Накормив и выпроводив дочку, зять часов до трех не подавал признаков жизни. Правда, иногда, разозлясь на Машеньку за чрезмерные, на его взгляд, расходы, Токарев принимался за хозяйство, бегал в магазин и остервенело бряцал в кухне кастрюлями. Это длилось день-два, потому что денег выходило столько же, а варево получалось еще ужасней.
От здешней пищи старик маялся желудком и надолго застревал в санузле.
— Опять заколодило, — ворчала за дверью Машенька, а старик вспоминал привольную жизнь с Женей, когда в комнате стояло глиняное блюдо с фруктами: ешь — не хочу. У Токаревых же апельсины или яблоки — и то изредка — покупались для одной Светланки.
«Отец Горио! — издевался над собой Челышев. — Однажды проснешься — зубы нечем будет почистить».
Пока он лежал в больнице, Машенька получала его пенсию, и теперь он тоже отдавал ей всю до копейки.
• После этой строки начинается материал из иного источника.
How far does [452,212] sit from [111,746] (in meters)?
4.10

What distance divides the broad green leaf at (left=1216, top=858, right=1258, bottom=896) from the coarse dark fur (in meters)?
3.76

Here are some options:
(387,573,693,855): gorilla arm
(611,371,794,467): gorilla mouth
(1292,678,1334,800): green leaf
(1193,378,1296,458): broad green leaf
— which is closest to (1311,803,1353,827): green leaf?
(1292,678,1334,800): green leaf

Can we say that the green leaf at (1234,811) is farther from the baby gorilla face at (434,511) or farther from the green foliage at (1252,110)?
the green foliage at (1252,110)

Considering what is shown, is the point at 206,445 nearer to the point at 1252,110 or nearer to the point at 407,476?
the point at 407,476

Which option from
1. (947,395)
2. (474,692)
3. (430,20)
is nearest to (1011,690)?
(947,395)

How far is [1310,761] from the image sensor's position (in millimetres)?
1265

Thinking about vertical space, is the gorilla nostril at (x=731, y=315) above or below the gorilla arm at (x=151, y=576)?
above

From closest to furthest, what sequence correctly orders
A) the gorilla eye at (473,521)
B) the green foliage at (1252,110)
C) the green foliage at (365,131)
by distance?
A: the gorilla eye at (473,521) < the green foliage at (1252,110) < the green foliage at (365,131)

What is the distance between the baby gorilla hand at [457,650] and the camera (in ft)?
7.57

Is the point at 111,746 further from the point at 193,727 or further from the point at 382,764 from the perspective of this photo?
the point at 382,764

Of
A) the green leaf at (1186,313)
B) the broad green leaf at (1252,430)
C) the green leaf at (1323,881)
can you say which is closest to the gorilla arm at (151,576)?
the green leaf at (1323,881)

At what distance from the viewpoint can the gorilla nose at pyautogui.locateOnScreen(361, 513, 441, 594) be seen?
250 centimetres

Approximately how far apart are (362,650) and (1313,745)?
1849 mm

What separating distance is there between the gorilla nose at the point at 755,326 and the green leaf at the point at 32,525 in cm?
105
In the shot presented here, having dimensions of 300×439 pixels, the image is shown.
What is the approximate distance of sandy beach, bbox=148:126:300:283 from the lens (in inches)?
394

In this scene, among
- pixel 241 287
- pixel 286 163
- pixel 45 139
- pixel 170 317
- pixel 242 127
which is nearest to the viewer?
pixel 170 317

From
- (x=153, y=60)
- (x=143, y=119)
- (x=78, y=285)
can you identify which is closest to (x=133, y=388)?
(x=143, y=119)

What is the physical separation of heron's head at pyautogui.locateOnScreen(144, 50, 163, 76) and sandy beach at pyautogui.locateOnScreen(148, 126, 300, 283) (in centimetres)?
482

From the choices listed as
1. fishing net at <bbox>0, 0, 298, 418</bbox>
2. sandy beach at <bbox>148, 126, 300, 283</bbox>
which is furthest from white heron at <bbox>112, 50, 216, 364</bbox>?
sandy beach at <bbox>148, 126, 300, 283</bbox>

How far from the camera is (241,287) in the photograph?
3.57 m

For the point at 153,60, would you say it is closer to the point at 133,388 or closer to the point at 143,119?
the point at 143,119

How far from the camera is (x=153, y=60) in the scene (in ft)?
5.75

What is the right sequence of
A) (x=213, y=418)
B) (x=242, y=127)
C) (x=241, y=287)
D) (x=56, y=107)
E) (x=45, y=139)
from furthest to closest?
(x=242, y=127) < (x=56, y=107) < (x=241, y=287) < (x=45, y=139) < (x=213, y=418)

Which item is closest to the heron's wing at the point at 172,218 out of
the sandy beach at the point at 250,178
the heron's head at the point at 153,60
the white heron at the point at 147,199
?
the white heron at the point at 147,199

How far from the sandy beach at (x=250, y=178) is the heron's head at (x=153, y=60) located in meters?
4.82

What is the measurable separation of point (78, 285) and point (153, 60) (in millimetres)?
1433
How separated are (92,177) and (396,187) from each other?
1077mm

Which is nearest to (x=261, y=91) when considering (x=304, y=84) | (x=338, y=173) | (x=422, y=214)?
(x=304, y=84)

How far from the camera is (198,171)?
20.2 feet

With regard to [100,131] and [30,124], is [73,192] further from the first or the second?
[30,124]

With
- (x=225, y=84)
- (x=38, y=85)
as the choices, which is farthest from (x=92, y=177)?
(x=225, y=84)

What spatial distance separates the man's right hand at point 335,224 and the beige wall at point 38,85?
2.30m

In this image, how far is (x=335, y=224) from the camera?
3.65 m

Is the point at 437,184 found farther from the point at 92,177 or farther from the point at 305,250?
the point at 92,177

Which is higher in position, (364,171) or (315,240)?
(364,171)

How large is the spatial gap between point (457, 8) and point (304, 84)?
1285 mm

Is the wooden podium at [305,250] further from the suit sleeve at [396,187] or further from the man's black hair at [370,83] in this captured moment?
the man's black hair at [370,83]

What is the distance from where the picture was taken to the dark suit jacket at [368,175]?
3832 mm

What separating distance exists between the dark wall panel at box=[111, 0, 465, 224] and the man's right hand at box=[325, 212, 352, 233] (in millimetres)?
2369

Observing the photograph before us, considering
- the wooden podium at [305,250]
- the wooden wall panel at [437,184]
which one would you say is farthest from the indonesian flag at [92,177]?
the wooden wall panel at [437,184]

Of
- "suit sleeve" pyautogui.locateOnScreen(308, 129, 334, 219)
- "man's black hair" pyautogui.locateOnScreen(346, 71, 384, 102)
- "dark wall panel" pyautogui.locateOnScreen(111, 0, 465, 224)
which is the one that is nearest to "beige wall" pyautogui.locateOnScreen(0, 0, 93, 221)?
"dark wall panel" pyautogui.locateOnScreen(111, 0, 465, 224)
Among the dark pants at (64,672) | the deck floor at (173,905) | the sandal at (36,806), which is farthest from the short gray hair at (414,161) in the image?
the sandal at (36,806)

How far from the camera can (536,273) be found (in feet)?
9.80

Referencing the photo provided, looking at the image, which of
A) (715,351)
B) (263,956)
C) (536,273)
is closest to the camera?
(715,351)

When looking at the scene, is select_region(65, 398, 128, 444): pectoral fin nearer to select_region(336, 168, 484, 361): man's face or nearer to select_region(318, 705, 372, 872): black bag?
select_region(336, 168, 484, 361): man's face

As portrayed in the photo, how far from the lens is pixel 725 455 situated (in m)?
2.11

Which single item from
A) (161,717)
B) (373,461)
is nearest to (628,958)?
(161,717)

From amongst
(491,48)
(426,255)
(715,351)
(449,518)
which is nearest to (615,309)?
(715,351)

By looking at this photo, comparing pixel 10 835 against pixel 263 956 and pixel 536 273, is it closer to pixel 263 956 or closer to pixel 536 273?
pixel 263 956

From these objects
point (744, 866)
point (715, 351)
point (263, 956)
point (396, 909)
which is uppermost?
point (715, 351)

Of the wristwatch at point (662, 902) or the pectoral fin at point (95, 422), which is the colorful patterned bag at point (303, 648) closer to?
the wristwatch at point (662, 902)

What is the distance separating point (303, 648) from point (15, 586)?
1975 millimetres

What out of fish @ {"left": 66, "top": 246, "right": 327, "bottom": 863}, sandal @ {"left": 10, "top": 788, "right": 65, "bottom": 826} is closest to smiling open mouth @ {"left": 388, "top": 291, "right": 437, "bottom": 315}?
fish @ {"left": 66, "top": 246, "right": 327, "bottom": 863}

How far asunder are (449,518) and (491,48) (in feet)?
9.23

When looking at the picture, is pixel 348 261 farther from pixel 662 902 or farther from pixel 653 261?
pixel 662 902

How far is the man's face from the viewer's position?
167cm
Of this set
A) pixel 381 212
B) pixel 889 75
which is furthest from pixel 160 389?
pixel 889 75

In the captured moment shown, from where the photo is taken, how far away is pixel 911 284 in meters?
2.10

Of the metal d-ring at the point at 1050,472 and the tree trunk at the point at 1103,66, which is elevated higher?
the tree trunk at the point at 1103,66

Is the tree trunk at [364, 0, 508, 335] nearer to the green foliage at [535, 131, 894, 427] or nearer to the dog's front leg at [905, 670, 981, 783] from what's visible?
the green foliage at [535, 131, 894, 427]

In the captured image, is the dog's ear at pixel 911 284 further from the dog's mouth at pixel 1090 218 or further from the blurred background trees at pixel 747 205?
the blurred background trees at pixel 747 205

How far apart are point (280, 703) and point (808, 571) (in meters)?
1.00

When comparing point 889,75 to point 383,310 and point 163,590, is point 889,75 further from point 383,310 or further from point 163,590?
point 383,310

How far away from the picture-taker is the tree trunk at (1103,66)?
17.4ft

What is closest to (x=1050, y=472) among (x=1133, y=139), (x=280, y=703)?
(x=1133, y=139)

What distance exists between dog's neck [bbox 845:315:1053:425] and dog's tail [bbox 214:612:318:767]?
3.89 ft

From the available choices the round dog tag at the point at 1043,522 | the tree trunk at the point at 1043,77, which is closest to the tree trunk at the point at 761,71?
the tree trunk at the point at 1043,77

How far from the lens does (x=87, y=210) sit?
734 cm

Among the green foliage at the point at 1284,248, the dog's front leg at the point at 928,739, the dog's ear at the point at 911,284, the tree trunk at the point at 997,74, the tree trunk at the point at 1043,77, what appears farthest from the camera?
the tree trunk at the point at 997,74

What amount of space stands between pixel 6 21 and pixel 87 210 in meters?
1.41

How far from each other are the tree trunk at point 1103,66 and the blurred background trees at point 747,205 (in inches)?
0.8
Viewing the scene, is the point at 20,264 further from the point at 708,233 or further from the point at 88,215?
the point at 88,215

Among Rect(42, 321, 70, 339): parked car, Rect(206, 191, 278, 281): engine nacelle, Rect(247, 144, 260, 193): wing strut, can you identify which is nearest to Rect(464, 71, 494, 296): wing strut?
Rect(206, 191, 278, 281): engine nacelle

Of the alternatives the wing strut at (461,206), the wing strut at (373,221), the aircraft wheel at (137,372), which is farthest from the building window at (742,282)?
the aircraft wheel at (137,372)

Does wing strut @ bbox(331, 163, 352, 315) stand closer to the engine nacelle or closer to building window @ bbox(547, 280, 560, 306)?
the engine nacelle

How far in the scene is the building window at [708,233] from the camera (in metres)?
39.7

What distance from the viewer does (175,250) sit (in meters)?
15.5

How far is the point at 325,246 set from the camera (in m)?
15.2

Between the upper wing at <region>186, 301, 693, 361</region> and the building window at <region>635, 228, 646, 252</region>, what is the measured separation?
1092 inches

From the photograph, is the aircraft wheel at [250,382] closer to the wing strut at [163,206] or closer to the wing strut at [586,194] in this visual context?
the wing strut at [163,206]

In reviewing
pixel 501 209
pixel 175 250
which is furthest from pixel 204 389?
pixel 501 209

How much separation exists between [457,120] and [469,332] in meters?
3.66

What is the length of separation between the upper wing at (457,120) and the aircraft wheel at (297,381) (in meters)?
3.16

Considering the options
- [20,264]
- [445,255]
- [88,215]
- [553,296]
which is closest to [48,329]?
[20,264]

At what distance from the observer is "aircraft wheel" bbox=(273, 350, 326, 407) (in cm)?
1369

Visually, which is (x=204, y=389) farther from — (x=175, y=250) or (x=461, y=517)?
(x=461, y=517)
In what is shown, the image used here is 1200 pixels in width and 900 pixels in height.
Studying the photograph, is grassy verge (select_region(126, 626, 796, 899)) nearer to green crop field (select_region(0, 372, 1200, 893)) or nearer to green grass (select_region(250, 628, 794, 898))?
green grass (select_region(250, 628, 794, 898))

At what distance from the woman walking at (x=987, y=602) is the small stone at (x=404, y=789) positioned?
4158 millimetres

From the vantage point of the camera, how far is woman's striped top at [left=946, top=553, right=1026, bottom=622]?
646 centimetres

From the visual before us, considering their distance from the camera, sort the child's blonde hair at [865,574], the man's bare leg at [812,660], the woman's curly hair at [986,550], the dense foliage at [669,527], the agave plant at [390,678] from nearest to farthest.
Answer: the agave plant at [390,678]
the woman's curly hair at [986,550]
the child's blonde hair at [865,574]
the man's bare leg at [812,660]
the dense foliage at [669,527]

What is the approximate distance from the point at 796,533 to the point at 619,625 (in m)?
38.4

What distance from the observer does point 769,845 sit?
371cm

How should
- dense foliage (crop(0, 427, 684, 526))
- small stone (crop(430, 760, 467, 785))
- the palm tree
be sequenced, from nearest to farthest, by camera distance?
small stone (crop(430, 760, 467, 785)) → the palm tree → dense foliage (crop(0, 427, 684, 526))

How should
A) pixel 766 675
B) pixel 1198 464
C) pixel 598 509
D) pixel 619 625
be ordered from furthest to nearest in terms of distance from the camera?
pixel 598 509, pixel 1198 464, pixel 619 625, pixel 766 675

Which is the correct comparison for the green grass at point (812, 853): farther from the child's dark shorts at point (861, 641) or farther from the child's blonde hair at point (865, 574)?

Потому-то на улицу не выходил: в кармане было пусто. Машенька же денег отцу не предлагала. Вот и остались балкончик да еще сызнова заработавшая «Спидола». Ее мнимая инвалидность оказалась весьма кстати. Иначе бы не избежать ей участи Жениных секретера и кухонной мебели, которые дочь за гроши оставила прежним соседям. Недавно прекратили глушение западных станций, и, укутав приемник, старик часами баюкал его на коленях.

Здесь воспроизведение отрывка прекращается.